Post-race glow… This picture isn’t really indicative of how I looked or felt during the race. This picture was taken after a shower, a change of clothes… and a couple other things intended to help me recover Photo by race photographer Rob Shaer.
Racing through the “swamp”, trying not to get my shoes sucked off my feet.
Well, I didn’t win the race; maybe I can beat these kids in a planking competition… Nope.
If anything could prepare my eyes for the scenery I’ll see running around Mont Blanc in The Ultra-Trail du Mont-Blanc CCC next month, it might be this: A 60km out-and-back tour of Mount Robson to peep the Rockies’ tallest peak firsthand.
What was intended to be an “analogue run” two weeks prior to Trailstoke 60K Ultra in Revelstoke turned into a glorious day of warm sun and cool breeze; more roaring waterfalls than I can count on one hand; neon blue tarns with creaking glaciers flowing into them; buttery subalpine singletrack; chossy, exposed ledge running and sprinting up lateral moraines like some dude in a North Face ad; a little hands-on-knees grunting; about three litres of unfiltered mountain water and a near-miss with momma bear and cub. Just another day running around in the Rockies half-clothed 🙂
0:31 Kinney Lake
2:45 Berg Lake
5:01 Snowbird Pass
7:57 Berg Lake
9:38 Kinney Lake
10:23 Berg Lake Trailhead
59.85km | 2400m vertical | 10.5 hrs
Peep the GPS data for this trip here.
Trail running opens the doors to seeing more in less amount of time; what is generally treated as a two- or three-day backpacking trip then becomes a daytrip for the long-distance trail runner.

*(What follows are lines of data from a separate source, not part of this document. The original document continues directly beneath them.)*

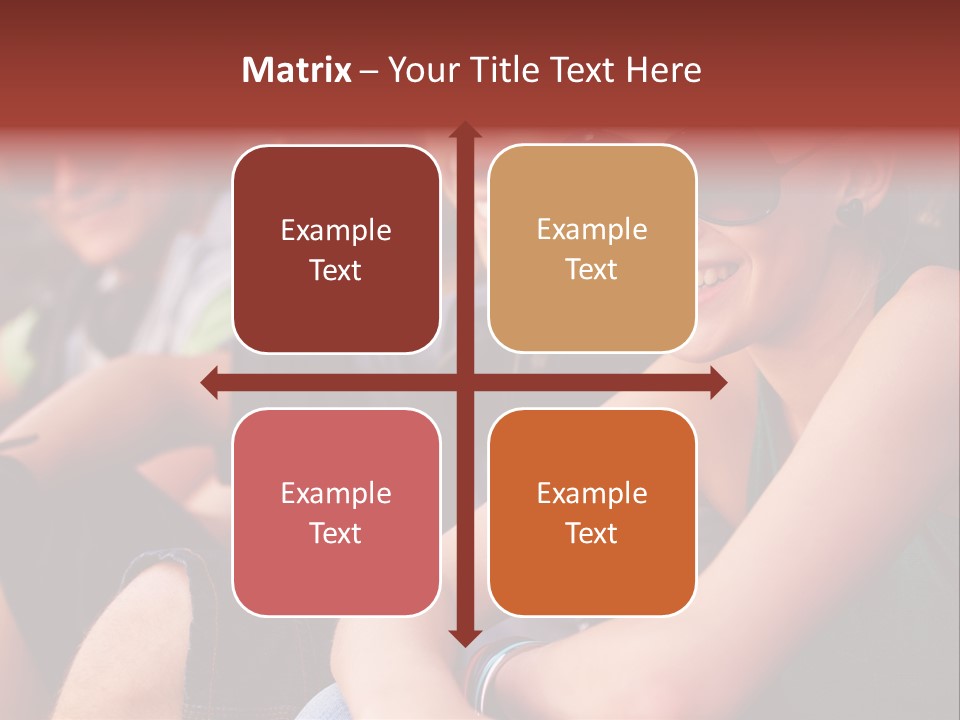 Matrix – Your Title Text Here

Example Text

Example Text

Example Text

Example Text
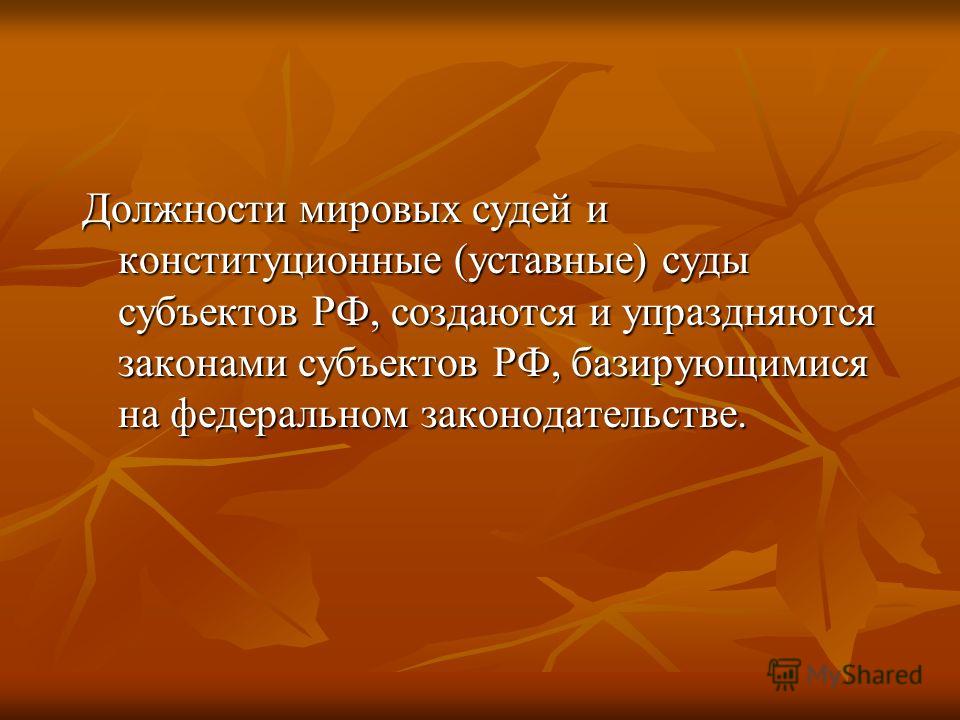 Должности мировых судей и конституционные (уставные) суды субъектов РФ, создаются и упраздняются законами субъектов РФ, базирующимися на федеральном законодательстве.

MyShared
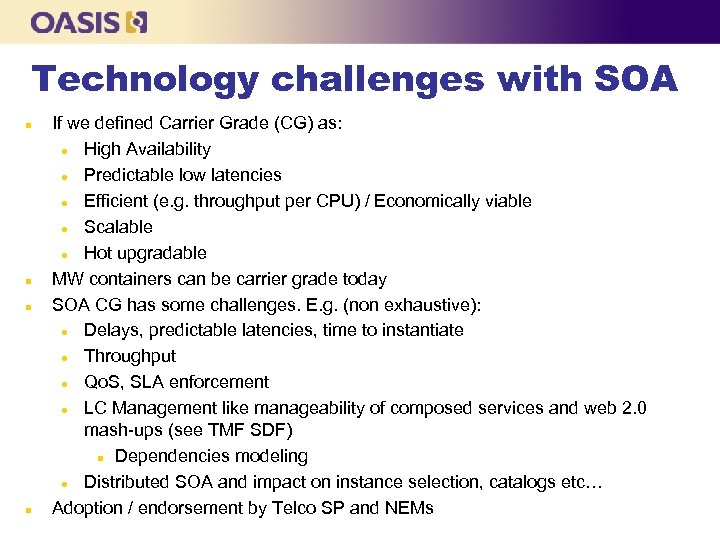 OASIS

Technology challenges with SOA

- If we defined Carrier Grade (CG) as:
  - High Availability
  - Predictable low latencies
  - Efficient (e.g. throughput per CPU) / Economically viable
  - Scalable
  - Hot upgradable
- MW containers can be carrier grade today
- SOA CG has some challenges. E.g. (non exhaustive):
  - Delays, predictable latencies, time to instantiate
  - Throughput
  - QoS, SLA enforcement
  - LC Management like manageability of composed services and web 2.0 mash-ups (see TMF SDF)
    - Dependencies modeling
  - Distributed SOA and impact on instance selection, catalogs etc…
- Adoption / endorsement by Telco SP and NEMs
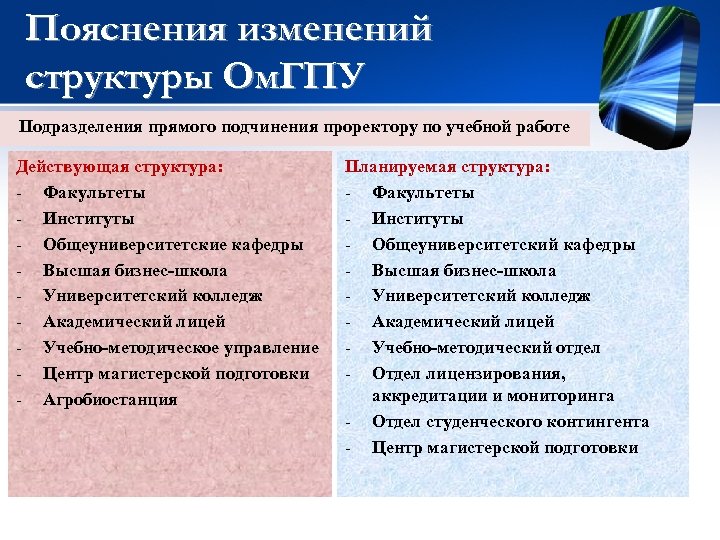 Пояснения изменений структуры ОмГПУ

Подразделения прямого подчинения проректору по учебной работе

Действующая структура:
- Факультеты
- Институты
- Общеуниверситетские кафедры
- Высшая бизнес-школа
- Университетский колледж
- Академический лицей
- Учебно-методическое управление
- Центр магистерской подготовки
- Агробиостанция

Планируемая структура:
- Факультеты
- Институты
- Общеуниверситетский кафедры
- Высшая бизнес-школа
- Университетский колледж
- Академический лицей
- Учебно-методический отдел
- Отдел лицензирования, аккредитации и мониторинга
- Отдел студенческого контингента
- Центр магистерской подготовки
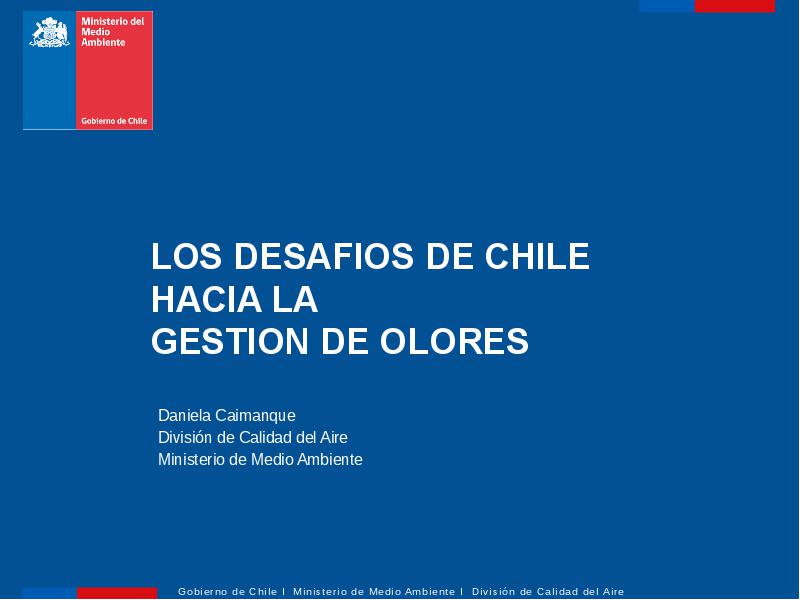 Ministerio del Medio Ambiente

Gobierno de Chile

LOS DESAFIOS DE CHILE HACIA LA GESTION DE OLORES

Daniela Caimanque
División de Calidad del Aire
Ministerio de Medio Ambiente

Gobierno de Chile I Ministerio de Medio Ambiente I División de Calidad del Aire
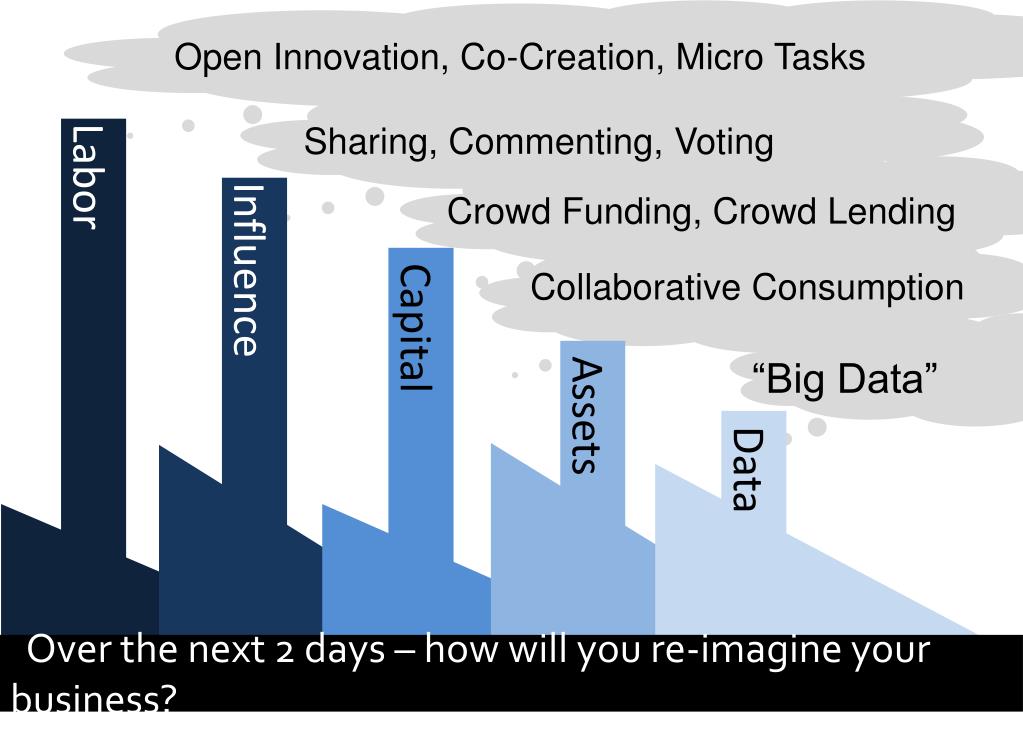 Open Innovation, Co-Creation, Micro Tasks

Sharing, Commenting, Voting

Crowd Funding, Crowd Lending

Collaborative Consumption

“Big Data”

Labor

Influence

Capital

Assets

Data

Over the next 2 days – how will you re-imagine your business?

Buttery-smooth packed-stone trail dropping down from Land Of A Million Waterfalls (my own name for it) to the river flats near Berg Lake.
Berg Lake and the Rockies’ tallest mountain, Mount Robson (3954m), towering two vertical kilometres over the tarn.
Standing above Snowbird Pass (2719m) on the BC-Alberta border, looking down on the NE face of Mount Robson and the valley I just ascended. I am now 30km from my vehicle and feeling fairly fresh, but trying to avoid thinking about the next 30km I need to travel to get home…
View of Mount Robson and Whitehorn from my little perch above Snowbird Pass.
Looking down to the Coleman Glacier on the east side of Snowbird Pass. The pass and ridge I ascended to get here can be vaguely seen on left.
Looking down to Mount Robson’s huge north glacier during my descent from Snowbird Pass.
Back to the soft, cruisy trails of the Berg Lake area which my legs appreciated for the last 20km back to the car. Awesome trails and awesome scenery!